Most insurers are “not completely running away,” but are reducing capacity, he said. Insurers that had offered $20 million to $25 million capacity now may offer $10 million, and those that offered $10 million now may offer $5 million, he said.

“You've got more companies buying coverage and more kinds of companies buying coverage,” including a broader spectrum of small- and medium-size companies, said Timothy C. Francis, second vice president at Travelers Bond & Financial Products in Hartford, Connecticut.

Meanwhile, boards of directors are “engaged with their risk managers more than ever” in trying to understand cyber risks and the role insurance can play, which is driving demand, said Catherine Mulligan, New York-based senior vice president and national underwriting manager of specialty errors and omissions at Zurich North America Inc.

Part of the challenge is cyber coverage is not “homogenized” among the more than 30 insurers that do offer the coverage, said J. Andrew Moss, a partner at law firm Reed Smith L.L.P. in Chicago.

Cyber coverage “is a little bit all over the map because the nature of the risks does not lend itself to easy categorization,” he said.

Insurers “that were out on the edges already, and only played in the excess market, are starting to decide they don't want to deal with it,” said Michael Born, Kansas City, Missouri-based vice president of the global technology and privacy practice at Lockton Cos. L.L.C.

Insurers are paying more attention to the exposure of their overall book of business rather than individual accounts, Travelers' Mr. Francis said.

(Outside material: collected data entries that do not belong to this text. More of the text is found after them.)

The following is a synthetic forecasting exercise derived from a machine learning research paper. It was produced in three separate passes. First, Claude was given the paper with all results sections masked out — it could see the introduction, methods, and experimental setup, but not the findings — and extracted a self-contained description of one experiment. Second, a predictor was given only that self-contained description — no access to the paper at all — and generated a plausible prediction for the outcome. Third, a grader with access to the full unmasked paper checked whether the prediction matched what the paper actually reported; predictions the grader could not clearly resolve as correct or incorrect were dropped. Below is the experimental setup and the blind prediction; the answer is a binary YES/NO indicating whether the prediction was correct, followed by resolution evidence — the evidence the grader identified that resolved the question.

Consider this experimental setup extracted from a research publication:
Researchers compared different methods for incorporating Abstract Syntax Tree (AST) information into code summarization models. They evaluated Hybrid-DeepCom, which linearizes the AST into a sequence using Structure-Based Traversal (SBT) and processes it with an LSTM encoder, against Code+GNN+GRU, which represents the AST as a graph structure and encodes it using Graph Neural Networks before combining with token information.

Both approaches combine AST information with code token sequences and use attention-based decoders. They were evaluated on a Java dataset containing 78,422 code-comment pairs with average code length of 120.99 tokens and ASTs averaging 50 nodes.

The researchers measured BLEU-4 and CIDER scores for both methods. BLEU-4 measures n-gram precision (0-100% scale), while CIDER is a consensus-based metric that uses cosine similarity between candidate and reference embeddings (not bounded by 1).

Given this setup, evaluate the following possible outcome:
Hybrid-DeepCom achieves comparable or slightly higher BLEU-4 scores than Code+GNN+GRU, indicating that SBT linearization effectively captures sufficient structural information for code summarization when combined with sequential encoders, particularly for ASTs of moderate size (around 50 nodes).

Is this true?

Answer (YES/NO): NO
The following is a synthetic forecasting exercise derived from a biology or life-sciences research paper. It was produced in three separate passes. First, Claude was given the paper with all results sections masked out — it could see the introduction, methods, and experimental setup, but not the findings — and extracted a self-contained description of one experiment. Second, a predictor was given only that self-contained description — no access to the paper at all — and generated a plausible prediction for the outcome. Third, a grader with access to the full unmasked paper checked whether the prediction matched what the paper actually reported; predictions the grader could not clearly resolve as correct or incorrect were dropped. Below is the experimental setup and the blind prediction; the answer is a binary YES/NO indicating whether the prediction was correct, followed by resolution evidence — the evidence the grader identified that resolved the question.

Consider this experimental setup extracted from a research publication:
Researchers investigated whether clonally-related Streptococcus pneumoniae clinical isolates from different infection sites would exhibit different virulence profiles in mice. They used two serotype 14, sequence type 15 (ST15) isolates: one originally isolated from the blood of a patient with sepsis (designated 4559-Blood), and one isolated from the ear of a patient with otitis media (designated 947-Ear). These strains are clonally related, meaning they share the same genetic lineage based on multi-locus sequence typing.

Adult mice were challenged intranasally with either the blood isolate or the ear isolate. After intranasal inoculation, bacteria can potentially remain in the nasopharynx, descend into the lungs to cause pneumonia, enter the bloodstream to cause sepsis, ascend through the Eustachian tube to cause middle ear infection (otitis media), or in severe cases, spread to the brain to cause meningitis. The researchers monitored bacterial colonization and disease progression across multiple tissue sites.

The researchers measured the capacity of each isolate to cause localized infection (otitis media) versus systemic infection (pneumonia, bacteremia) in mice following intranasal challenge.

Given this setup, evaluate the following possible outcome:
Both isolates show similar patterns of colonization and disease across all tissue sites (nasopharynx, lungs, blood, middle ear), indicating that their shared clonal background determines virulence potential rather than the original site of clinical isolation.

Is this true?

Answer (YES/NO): NO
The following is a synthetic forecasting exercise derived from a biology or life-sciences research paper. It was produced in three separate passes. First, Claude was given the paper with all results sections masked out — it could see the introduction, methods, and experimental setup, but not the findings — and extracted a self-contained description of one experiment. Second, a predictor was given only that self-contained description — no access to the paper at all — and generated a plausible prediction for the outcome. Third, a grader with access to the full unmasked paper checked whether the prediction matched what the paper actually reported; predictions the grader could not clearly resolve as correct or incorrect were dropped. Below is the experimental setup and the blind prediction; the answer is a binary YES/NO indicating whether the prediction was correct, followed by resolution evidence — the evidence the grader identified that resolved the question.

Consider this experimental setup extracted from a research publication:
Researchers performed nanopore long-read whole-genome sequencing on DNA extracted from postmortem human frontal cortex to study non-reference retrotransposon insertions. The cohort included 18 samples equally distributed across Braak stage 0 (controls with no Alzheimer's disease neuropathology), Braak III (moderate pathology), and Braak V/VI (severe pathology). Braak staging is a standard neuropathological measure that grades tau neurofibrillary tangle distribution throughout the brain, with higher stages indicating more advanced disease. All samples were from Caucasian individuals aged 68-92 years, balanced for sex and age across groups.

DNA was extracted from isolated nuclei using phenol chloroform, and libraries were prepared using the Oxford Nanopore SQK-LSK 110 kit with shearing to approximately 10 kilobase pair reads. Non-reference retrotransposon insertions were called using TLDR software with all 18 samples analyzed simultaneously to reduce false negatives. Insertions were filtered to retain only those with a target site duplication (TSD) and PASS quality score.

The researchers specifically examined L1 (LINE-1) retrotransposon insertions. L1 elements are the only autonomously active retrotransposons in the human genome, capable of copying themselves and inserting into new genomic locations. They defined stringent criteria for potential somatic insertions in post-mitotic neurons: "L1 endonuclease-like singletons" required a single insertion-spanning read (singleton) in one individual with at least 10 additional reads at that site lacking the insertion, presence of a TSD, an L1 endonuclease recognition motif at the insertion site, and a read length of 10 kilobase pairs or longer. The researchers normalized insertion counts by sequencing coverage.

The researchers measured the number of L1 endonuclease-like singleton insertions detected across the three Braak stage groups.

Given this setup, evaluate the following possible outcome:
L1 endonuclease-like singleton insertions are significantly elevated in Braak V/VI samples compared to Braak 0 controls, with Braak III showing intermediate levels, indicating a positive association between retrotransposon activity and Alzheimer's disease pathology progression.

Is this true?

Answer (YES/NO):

“We are closely watching aggregation exposures and price adequacy on national accounts,” Kurtis Suhs, Atlanta-based vice president of technology insurer Ironshore Insurance Services L.L.C. said in a statement.

Kristy Harris, Dallas-based manager of corporate insurance at Southwest Airlines Co., said she expects retailers that rely on credit-card machines for payment “are going to have a harder time getting the limits” they seek.

While the airline processes only a limited number of payments via credit-card machines, “it's a very unknown space now,” Ms. Harris said.

Experts say the large retail segment has had the most capacity withdrawn and what remains could see double-digit price increases.

Peter Foster, New York-based senior vice president, network security and privacy, media, tech professional and intellectual property at Willis North America Inc., said, “Large retailers are seeing some strong pushback from underwriters. A few underwriters will not write retail now,” especially retailers with multibillion-dollar annual revenue; other underwriters are reducing capacity, increasing their retentions and/or premiums.

“If you're buying, let's say, $100 million in coverage, it may take a couple more (insurers) to add that $100 million up,” Travelers' Mr. Francis said.

Mr. Foster said many financial institutions have gotten more capacity, such as moving from $200 million to $500 million in limits, in exchange for higher retentions, such as moving from $50 million or $100 million.

And while the Anthem data breach affecting 80 million people is massive, its effect on the cyber insurance market is not yet clear, said Marc S. Voses, a partner at Kaufman Dolowich Voluck L.L.P. in New York.

While it will increase health care company demand for the coverage, “there are too many variables” to determine its effect on rates, he said.